Tem ocorrido também uma expansão do trabalho no denominado “terceiro setor”, principalmente em
países avançados, em empresas com perfil mais comunitário de formas de trabalho voluntário, com
atividades assistenciais, sem fins diretamente lucrativos e que se desenvolvem um tanto à margem do
mercado, isso ocorre em decorrência do desemprego estrutural. Essa forma de atividade social, tem tido certa
expansão, com trabalhos realizados no interior das ONGs. Uma vez que o terceiro setor incorpora uma
parcela relativamente pequena daqueles trabalhadores que são expulsos do mercado de trabalho capitalista.
Esses seres sociais vêem-se, então, não como desempregados, excluídos, mas como realizando atividades,
dotadas de algum sentido social. Outra tendência é a expansão do trabalho em domicílio, propiciada pela
desconcentração do processo produtivo e pela expansão de pequenas e médias unidades produtivas.

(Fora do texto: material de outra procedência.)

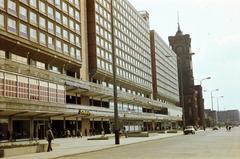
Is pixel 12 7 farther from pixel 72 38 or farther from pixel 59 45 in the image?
pixel 72 38

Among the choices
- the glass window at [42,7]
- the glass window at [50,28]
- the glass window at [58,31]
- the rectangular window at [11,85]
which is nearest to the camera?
the rectangular window at [11,85]

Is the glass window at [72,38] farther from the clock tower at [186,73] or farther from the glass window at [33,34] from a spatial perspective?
the clock tower at [186,73]

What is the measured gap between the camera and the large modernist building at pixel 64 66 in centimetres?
4606

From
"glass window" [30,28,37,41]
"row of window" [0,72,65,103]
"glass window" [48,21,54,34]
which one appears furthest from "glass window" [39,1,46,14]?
"row of window" [0,72,65,103]

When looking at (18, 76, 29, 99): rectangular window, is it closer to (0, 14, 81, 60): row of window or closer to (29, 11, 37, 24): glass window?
(0, 14, 81, 60): row of window

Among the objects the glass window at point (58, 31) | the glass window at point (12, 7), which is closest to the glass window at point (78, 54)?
the glass window at point (58, 31)

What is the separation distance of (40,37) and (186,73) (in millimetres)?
133493

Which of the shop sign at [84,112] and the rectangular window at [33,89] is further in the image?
the shop sign at [84,112]

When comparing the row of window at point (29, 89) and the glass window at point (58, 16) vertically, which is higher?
the glass window at point (58, 16)

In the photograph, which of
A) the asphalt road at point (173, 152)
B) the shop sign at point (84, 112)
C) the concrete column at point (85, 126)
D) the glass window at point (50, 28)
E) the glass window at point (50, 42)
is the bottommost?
the asphalt road at point (173, 152)

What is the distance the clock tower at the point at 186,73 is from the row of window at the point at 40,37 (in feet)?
386

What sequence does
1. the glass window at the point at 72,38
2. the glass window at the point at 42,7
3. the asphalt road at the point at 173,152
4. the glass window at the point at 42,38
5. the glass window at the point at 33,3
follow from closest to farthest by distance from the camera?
the asphalt road at the point at 173,152 → the glass window at the point at 33,3 → the glass window at the point at 42,38 → the glass window at the point at 42,7 → the glass window at the point at 72,38

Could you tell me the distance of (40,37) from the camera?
54.9 m

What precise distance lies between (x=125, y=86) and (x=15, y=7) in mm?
50624
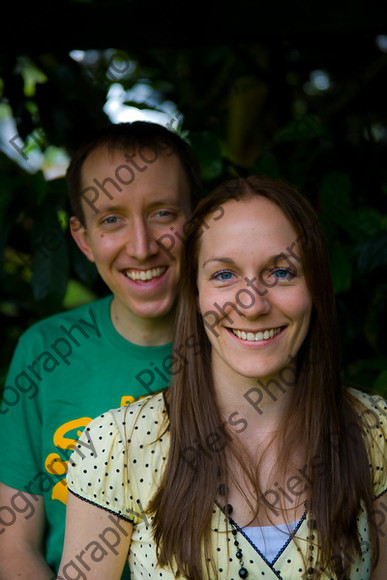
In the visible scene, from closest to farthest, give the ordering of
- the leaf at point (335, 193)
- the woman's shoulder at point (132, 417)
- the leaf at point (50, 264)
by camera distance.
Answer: the woman's shoulder at point (132, 417)
the leaf at point (335, 193)
the leaf at point (50, 264)

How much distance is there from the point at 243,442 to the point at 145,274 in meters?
0.57

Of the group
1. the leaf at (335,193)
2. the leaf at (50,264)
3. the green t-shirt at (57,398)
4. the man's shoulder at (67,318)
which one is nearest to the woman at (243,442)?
the green t-shirt at (57,398)

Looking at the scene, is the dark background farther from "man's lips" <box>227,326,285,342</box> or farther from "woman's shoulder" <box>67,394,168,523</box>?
"woman's shoulder" <box>67,394,168,523</box>

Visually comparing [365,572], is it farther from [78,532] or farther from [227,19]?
[227,19]

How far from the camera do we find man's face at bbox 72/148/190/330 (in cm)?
205

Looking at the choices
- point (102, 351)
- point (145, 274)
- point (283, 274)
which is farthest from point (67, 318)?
point (283, 274)

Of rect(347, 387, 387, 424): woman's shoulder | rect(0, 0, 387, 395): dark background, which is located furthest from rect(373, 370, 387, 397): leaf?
rect(347, 387, 387, 424): woman's shoulder

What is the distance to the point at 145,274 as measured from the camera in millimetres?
2053

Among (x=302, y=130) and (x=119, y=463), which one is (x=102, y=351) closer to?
(x=119, y=463)

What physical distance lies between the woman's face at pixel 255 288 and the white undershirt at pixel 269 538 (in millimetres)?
332

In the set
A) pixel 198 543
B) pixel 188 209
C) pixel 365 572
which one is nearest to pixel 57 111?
pixel 188 209

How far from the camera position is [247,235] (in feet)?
5.31

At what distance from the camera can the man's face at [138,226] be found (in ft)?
6.72

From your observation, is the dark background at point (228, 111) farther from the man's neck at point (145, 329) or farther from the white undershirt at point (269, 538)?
the white undershirt at point (269, 538)
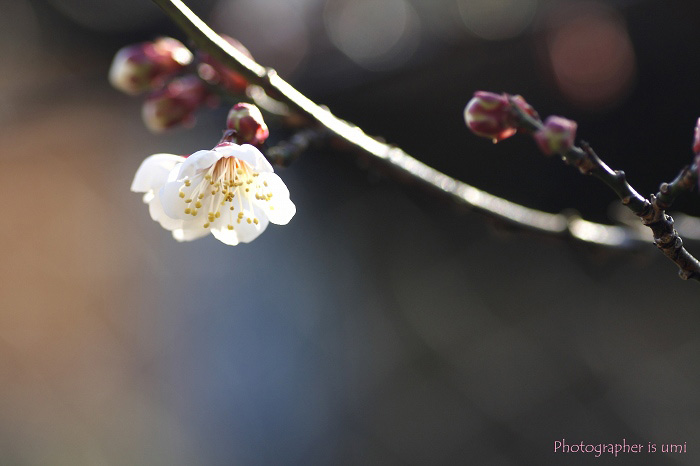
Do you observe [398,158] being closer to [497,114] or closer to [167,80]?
[497,114]

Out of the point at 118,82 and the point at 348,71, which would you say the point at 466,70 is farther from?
the point at 118,82

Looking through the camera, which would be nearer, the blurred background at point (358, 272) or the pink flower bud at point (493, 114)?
the pink flower bud at point (493, 114)

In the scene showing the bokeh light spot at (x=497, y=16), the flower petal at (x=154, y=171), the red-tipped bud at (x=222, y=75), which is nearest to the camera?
the flower petal at (x=154, y=171)

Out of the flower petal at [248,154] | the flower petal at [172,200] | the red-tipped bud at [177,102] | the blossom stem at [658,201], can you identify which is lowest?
the blossom stem at [658,201]

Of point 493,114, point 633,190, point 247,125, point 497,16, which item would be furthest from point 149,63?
point 497,16

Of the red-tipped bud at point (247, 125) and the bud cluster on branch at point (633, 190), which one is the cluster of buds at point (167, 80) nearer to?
the red-tipped bud at point (247, 125)

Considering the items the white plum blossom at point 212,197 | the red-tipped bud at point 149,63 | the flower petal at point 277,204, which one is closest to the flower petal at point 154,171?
the white plum blossom at point 212,197

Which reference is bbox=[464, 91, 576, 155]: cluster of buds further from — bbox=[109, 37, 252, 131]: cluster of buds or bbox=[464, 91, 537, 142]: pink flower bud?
bbox=[109, 37, 252, 131]: cluster of buds

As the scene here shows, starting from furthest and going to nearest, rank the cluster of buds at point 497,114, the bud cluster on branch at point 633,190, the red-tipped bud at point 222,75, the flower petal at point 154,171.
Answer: the red-tipped bud at point 222,75, the flower petal at point 154,171, the cluster of buds at point 497,114, the bud cluster on branch at point 633,190

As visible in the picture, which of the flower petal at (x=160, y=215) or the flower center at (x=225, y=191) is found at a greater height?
the flower center at (x=225, y=191)

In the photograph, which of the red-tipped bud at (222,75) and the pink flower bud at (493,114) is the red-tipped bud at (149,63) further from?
the pink flower bud at (493,114)
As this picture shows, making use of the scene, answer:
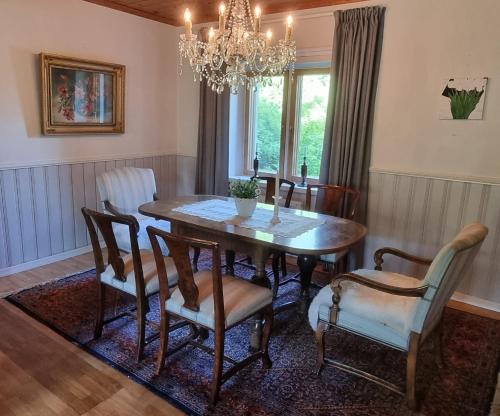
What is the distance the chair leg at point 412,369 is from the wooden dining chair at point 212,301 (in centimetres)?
74

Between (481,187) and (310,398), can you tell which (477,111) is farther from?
(310,398)

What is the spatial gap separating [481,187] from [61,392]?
3.15 meters

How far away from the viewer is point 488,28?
2.94 metres

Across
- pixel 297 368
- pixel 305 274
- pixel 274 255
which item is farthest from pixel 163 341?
pixel 274 255

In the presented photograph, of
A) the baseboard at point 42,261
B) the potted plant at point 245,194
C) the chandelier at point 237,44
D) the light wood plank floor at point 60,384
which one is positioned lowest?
the light wood plank floor at point 60,384

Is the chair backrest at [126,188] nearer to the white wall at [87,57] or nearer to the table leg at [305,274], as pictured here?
the white wall at [87,57]

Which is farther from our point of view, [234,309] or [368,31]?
[368,31]

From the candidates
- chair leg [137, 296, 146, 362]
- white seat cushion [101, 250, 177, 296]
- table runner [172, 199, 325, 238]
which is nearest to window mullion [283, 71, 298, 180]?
table runner [172, 199, 325, 238]

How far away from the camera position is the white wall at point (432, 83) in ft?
9.82

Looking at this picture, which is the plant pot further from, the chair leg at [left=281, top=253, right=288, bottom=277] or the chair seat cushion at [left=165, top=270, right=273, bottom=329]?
the chair leg at [left=281, top=253, right=288, bottom=277]

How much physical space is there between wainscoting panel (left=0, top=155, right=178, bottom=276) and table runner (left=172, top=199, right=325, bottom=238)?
151 centimetres

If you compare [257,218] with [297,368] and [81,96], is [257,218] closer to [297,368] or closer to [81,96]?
[297,368]

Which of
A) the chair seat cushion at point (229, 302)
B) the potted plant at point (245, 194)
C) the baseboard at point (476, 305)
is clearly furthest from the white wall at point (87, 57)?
the baseboard at point (476, 305)

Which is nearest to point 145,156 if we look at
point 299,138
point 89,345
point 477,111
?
point 299,138
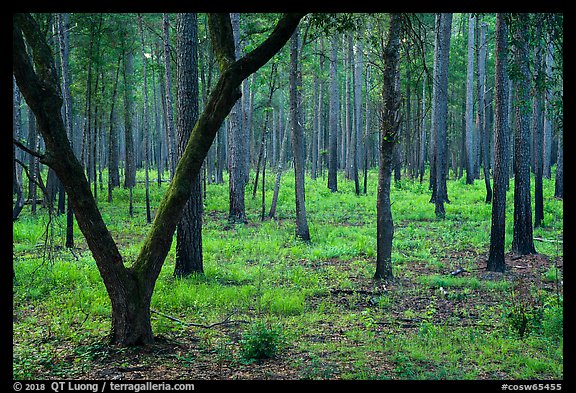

A transnacionalização do capital e sua configuração local, regional e nacional se ampliam em laços e
conexões na cadeia produtiva, que é cada vez mais internacionalizada. Com a reconfiguração, tanto do
espaço quanto do tempo de produção, dada pelo sistema global do capital, há um processo de
territorialização e também de des-territorialização. Novas regiões industriais emergem e outras desaparecem,
além das fábricas serem mundializadas, como as indústrias automotivas, sendo que os carros mundiais
substituem os carros nacionais. Colocando a luta de classes cada vez mais internacionalizada, gerando as
greves dos trabalhadores metalúrgicos. Muitas vezes a vitória ou derrota de uma greve em um ou mais países
depende do apoio, solidariedade e ação de trabalhadores em outras unidades produtivas da mesma empresa.
Os sindicatos existem no mundo todo, no entanto, tem sempre uma estruturação tradicional, burocrática e
bastante institucionalizada, muitas vezes mostrando-se incapazes de vencer a lógica do capital.